HSBC Downgrades India to Underweight Amid Inflationary Pressures and Delayed Recovery
- HSBC has downgraded India to underweight from neutral, citing inflationary pressures from elevated oil prices and demand as key concerns, marking its second downgrade in less than two...
- The brokerage anticipates a delay in India's economic recovery, with potential earnings cuts expected to impact valuations despite recent market sell-offs.
- This downgrade reflects weakening relative attractiveness for Indian equities compared to regional peers, as headwinds erode India's standing versus the rest of the region.
HSBC has downgraded India to underweight from neutral, citing inflationary pressures from elevated oil prices and demand as key concerns, marking its second downgrade in less than two months.
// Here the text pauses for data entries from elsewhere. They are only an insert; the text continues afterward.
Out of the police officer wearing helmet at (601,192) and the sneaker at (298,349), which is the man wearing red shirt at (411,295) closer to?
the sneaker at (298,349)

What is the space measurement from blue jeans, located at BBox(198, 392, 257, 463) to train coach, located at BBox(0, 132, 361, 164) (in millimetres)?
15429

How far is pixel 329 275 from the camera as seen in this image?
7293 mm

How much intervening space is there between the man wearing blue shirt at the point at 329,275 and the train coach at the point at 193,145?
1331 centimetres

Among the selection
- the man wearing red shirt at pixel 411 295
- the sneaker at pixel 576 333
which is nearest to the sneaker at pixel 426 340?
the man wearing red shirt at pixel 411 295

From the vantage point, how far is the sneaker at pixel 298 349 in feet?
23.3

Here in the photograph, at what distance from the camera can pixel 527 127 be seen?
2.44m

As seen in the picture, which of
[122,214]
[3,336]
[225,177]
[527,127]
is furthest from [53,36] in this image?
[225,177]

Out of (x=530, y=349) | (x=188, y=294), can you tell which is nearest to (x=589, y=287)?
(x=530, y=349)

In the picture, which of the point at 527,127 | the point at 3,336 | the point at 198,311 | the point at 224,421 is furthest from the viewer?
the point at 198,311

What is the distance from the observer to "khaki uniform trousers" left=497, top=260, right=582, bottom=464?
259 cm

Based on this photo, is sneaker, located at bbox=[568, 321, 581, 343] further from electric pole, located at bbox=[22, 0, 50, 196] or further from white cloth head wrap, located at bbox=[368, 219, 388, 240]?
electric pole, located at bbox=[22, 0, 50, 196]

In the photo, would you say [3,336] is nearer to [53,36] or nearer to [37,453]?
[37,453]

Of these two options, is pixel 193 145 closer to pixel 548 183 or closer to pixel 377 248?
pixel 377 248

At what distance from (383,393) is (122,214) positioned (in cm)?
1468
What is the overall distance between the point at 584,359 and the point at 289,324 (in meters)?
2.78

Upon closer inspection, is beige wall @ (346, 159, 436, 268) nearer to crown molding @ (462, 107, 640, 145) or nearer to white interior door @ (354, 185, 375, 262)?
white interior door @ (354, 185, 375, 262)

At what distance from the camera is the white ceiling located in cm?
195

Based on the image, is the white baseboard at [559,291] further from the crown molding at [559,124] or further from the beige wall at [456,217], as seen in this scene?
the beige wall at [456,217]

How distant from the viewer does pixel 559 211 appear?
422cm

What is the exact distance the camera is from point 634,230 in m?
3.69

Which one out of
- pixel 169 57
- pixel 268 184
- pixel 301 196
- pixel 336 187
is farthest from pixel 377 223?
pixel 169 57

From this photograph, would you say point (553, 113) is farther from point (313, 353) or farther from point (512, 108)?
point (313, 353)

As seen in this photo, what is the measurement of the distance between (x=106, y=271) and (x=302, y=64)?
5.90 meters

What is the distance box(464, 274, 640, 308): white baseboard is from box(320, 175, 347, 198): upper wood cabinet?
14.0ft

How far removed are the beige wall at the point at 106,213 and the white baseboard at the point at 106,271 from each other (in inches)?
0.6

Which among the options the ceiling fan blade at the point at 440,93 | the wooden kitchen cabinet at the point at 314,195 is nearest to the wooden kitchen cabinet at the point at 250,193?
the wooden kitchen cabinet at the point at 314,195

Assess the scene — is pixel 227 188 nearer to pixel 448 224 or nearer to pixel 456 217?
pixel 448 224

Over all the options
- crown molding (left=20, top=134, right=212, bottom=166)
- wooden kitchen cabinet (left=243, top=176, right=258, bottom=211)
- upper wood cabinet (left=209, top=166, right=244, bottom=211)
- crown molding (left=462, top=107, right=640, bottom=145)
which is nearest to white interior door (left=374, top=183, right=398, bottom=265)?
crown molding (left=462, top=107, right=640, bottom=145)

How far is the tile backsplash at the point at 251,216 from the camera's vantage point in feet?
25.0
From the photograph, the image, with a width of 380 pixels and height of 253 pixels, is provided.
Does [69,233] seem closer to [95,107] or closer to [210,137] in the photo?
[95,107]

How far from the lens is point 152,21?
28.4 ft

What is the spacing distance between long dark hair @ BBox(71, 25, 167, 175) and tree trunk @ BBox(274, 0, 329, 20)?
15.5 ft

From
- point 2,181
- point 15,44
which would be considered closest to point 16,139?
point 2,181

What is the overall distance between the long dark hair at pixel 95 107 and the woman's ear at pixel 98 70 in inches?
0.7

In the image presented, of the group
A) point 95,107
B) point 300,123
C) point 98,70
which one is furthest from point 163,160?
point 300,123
The brokerage anticipates a delay in India’s economic recovery, with potential earnings cuts expected to impact valuations despite recent market sell-offs.
This downgrade reflects weakening relative attractiveness for Indian equities compared to regional peers, as headwinds erode India’s standing versus the rest of the region.
Reasons for Downgrade
HSBC cited ongoing West Asia conflict as refocusing attention on downside growth risks, given India’s significant reliance on imported energy.
The brokerage noted that growth has shown signs of improvement in the last two quarters but expects the recovery from hereon to be delayed.
Valuations have fallen materially from their peak, but HSBC warned they will rise again as earnings cuts come through, stating that without anticipated cyclical acceleration in growth, valuations are likely to remain a constraint.
Market Impact and Opportunities
Despite the downgrade, HSBC sees opportunities in India’s private banks, base metals, and select healthcare companies.

The brokerage remains most bullish on China, Hong Kong and Singapore, while upgrading South Korea to neutral from underweight.
Other than India, Indonesia and Thailand are among HSBC’s least preferred markets.
Broader Context
HSBC had previously cut India to neutral late in March, citing less attractive risk-reward, after the March sell-off eased valuation concerns but expected pressure on corporate profitability could undo the advantage.
Foreign portfolio investors have already offloaded $18.5 billion of Indian stocks in 2026, after selling equities worth $18.9 billion last year, while domestic flows, particularly through SIPs, remain supportive.
HSBC expects stronger IPO activity after a seasonally weak first quarter may require a renewed pickup in foreign demand.